--- START ---

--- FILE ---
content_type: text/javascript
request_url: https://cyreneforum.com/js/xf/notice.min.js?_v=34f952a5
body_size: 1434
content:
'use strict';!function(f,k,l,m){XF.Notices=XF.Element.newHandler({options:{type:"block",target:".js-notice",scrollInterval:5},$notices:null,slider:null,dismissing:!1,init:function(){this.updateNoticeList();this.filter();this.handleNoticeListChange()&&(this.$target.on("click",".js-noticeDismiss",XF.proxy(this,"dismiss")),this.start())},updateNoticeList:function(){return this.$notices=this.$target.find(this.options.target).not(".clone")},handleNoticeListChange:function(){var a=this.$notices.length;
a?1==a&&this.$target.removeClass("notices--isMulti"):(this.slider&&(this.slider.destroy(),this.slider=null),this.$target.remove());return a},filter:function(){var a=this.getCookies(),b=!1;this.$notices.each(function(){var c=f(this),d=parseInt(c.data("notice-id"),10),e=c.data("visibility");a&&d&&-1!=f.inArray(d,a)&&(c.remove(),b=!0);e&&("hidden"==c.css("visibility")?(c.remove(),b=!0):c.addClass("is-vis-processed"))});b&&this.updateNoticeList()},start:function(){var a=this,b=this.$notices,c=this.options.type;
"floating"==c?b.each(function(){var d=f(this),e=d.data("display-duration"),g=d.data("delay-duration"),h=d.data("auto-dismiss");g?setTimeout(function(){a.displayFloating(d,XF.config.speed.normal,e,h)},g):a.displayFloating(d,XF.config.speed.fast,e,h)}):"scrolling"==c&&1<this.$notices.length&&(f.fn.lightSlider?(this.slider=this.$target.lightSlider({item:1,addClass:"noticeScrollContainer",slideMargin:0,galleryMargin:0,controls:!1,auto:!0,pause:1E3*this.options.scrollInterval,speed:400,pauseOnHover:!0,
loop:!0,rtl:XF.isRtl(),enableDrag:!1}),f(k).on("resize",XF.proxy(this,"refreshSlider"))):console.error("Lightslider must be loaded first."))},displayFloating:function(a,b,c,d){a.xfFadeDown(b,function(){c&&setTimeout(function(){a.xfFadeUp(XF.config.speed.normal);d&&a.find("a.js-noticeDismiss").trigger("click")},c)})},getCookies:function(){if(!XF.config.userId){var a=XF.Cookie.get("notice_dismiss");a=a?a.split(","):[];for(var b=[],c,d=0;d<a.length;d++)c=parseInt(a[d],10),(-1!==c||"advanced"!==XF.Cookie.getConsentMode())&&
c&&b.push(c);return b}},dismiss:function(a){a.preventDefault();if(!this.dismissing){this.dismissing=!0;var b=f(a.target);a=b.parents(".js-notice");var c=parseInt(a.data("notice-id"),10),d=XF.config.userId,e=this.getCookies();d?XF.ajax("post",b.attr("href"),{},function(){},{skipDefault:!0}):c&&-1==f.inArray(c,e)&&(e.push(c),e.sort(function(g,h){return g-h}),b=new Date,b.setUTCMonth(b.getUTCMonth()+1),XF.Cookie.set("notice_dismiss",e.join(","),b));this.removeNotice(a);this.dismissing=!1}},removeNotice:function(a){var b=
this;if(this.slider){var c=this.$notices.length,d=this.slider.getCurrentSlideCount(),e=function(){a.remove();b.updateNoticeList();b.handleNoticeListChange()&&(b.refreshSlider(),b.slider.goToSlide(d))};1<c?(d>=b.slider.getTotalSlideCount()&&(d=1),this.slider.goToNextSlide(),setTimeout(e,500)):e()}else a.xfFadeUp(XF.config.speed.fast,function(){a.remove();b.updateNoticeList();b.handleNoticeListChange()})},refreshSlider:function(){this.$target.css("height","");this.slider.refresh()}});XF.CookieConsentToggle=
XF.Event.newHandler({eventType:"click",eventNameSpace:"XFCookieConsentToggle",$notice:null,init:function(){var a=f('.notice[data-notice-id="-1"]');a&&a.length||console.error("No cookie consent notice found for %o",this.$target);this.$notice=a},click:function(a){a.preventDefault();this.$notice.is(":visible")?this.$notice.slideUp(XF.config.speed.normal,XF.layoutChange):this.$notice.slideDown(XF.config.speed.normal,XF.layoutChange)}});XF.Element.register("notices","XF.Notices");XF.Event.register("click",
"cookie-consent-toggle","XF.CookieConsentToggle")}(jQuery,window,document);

--- END ---
--- START ---

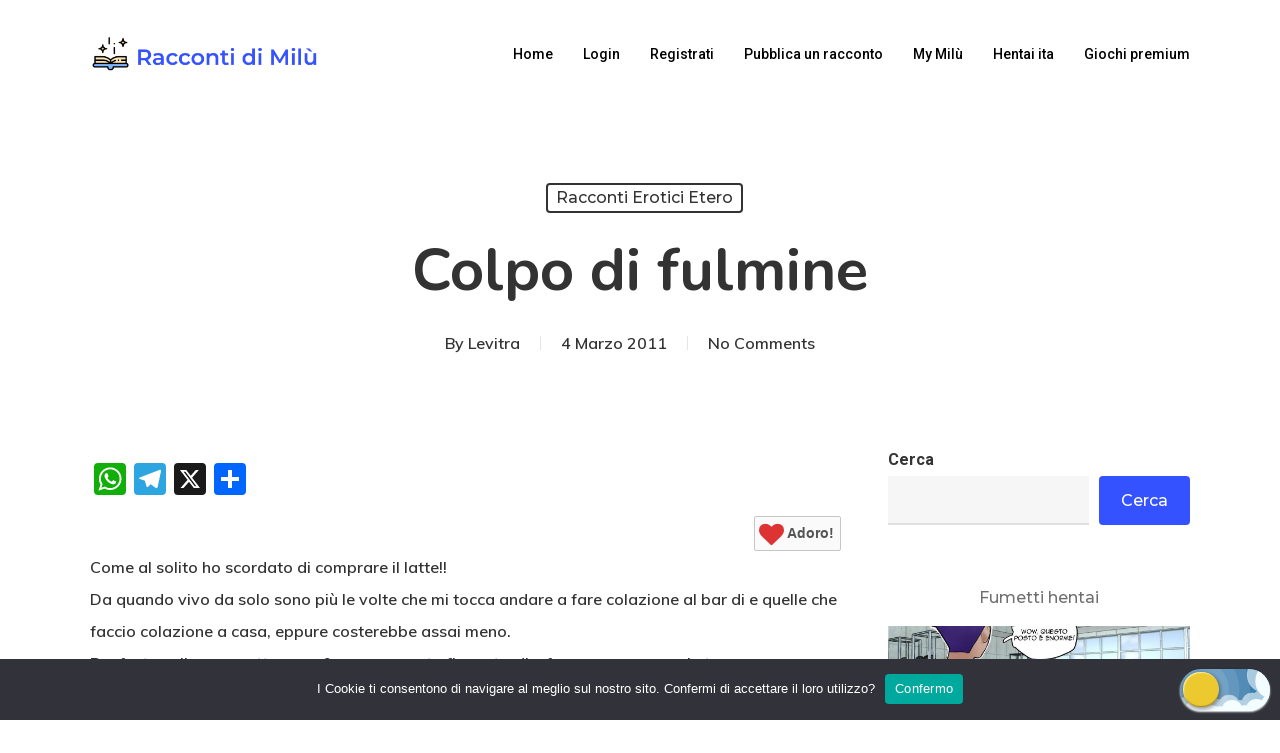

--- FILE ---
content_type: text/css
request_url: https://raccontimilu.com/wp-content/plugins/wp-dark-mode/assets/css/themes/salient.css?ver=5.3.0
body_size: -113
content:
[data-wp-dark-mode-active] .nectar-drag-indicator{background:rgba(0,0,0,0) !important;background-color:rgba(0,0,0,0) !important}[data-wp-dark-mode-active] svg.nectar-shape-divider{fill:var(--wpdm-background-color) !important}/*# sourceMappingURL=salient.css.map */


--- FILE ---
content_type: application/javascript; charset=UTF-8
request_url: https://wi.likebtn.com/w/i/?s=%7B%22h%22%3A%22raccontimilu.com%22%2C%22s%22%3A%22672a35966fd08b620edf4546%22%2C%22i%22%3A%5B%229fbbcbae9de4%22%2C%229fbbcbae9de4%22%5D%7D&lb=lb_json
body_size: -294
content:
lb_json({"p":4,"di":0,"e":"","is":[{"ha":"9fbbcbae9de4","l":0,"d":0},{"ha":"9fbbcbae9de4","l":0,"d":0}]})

--- END ---

■ TASK OBJECTIVE
Among the entries above, say how many lines hold the word "dark". No other words belong in the answer.

■ FINAL ANSWER
2